According to the filing, the international coffee chain “plans to capture cost savings by further streamlining its domestic and international support organization and non-retail facilities”.
This news follows a previous announcement outlining a restructuring plan that would involve the closure of coffeehouses as part of its ‘Back to Starbucks’ strategy. These include coffeehouses deemed not to hold a “viable path to offering the physical environment consistent with the brand and a clear path to financial performance”.
Other filings with Washington state dated between 27 March to 15 May 2026 show five store closures across Seattle, and layoffs affecting baristas and shift supervisors, 61 technology roles, and 280 other roles including directors and VPs.
More recent news reports indicate layoffs have also been made across London and Hong Kong, with an estimated 120 affected in the UK capital.

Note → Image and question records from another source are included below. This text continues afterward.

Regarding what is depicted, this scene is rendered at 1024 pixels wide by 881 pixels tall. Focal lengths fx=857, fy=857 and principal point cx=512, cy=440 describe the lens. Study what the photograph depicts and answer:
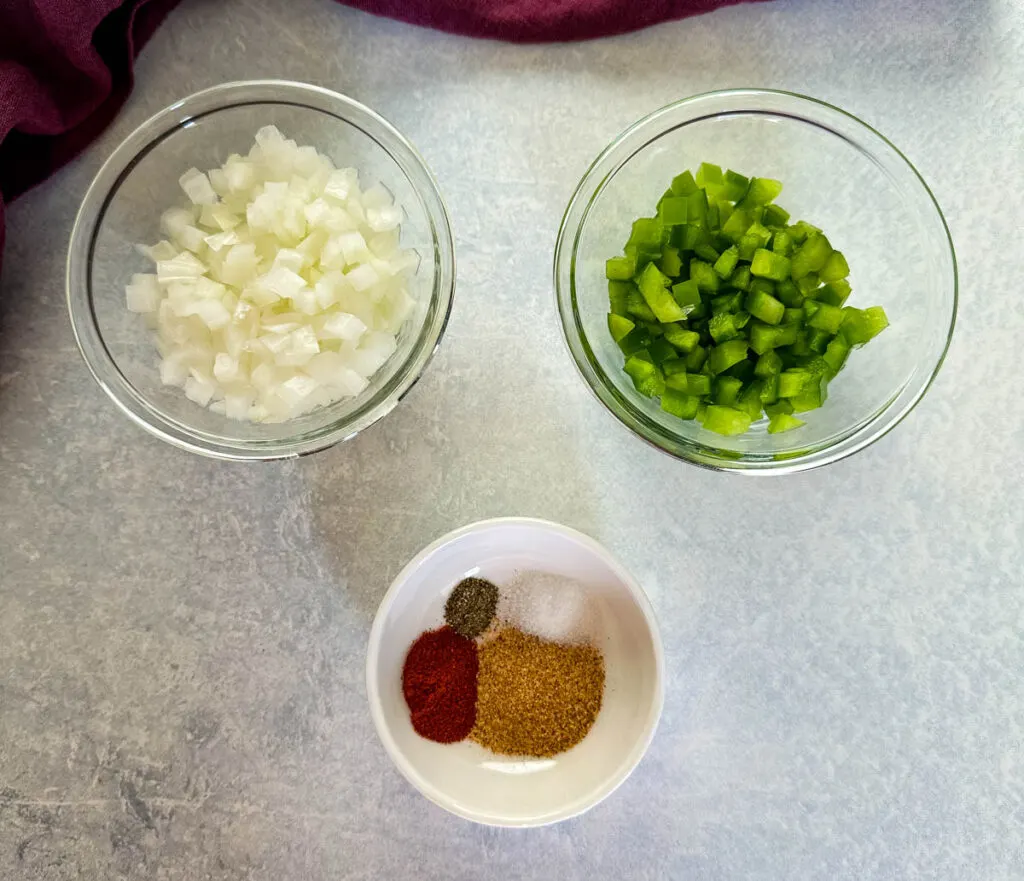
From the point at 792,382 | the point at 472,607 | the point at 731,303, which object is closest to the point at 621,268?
the point at 731,303

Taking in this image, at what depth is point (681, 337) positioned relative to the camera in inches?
39.9

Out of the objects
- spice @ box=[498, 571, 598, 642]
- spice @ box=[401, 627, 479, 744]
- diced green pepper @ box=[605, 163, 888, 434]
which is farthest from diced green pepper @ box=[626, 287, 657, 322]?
spice @ box=[401, 627, 479, 744]

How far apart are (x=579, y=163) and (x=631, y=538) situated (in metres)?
0.55

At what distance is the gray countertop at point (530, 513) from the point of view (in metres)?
1.25

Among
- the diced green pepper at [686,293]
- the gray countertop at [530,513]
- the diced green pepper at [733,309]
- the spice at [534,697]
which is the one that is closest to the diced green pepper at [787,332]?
the diced green pepper at [733,309]

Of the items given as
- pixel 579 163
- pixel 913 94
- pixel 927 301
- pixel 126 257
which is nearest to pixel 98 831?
pixel 126 257

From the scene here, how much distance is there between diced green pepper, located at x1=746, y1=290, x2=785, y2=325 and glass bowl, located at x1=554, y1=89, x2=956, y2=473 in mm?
174

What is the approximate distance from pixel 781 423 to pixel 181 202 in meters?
0.85

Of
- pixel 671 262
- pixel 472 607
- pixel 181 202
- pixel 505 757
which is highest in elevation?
pixel 671 262

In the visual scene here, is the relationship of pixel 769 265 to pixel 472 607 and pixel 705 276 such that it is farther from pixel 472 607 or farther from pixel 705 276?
pixel 472 607

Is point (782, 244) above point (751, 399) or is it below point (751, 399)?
above

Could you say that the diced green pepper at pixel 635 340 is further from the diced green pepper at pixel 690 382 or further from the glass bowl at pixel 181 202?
the glass bowl at pixel 181 202

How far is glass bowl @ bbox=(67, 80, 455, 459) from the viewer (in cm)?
112

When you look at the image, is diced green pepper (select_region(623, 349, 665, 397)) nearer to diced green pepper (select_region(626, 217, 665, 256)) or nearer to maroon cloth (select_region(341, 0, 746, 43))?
diced green pepper (select_region(626, 217, 665, 256))
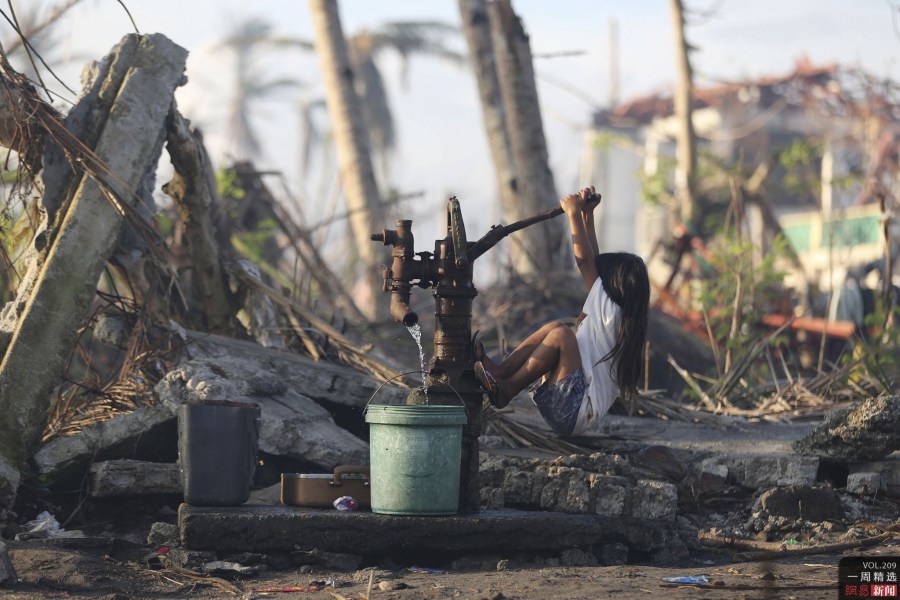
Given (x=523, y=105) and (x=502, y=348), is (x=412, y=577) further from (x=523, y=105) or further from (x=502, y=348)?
(x=523, y=105)

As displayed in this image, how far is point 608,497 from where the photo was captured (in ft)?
17.5

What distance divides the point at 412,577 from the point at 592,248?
2128mm

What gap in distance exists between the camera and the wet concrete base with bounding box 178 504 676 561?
16.1 feet

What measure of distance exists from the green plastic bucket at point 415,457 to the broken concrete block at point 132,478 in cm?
138

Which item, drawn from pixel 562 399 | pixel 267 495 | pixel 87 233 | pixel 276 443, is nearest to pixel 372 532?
pixel 267 495

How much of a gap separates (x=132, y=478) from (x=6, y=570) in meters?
1.26

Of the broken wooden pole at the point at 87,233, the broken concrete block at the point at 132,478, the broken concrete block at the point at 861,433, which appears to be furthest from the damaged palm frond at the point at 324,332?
the broken concrete block at the point at 861,433

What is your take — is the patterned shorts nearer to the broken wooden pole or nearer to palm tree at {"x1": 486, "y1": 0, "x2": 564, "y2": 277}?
the broken wooden pole

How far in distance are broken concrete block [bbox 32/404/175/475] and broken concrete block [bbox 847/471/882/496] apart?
12.4 ft

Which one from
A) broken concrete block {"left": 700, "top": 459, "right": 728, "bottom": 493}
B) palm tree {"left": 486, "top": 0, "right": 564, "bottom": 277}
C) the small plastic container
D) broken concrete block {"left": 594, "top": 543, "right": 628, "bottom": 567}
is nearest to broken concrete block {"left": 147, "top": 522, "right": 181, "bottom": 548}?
the small plastic container

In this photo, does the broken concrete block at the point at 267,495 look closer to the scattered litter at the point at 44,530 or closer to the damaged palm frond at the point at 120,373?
the scattered litter at the point at 44,530

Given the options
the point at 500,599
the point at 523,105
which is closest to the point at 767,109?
the point at 523,105

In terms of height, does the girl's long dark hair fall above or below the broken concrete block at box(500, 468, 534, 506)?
above

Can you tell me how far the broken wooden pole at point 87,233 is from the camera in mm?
5898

The coffee chain told Trellis that it plans to bring sustainability and social impact under one leader, after sources informed the outlet that its chief sustainability officer is alleged among those impacted by job cuts.
While Marika McCauley Sine’s Linked In still indicates active employment as its CSO, Starbucks’ website does not list her or a CSO at all within its executive leadership team.
This Starbucks shake-up comes amid a period of volatile coffee prices which have been driven predominately by climate change. The price has been steadily increasing over the last five years, with particularly sharp rises in the last two. Green (unroasted) coffee has reached record highs.
Starbucks is a roaster, marketer, and retailer of specialty coffee, operating in 89 markets. Its annual 2025 fiscal report shows that as of 28 September 2025, it employed approximately 381,000 people worldwide.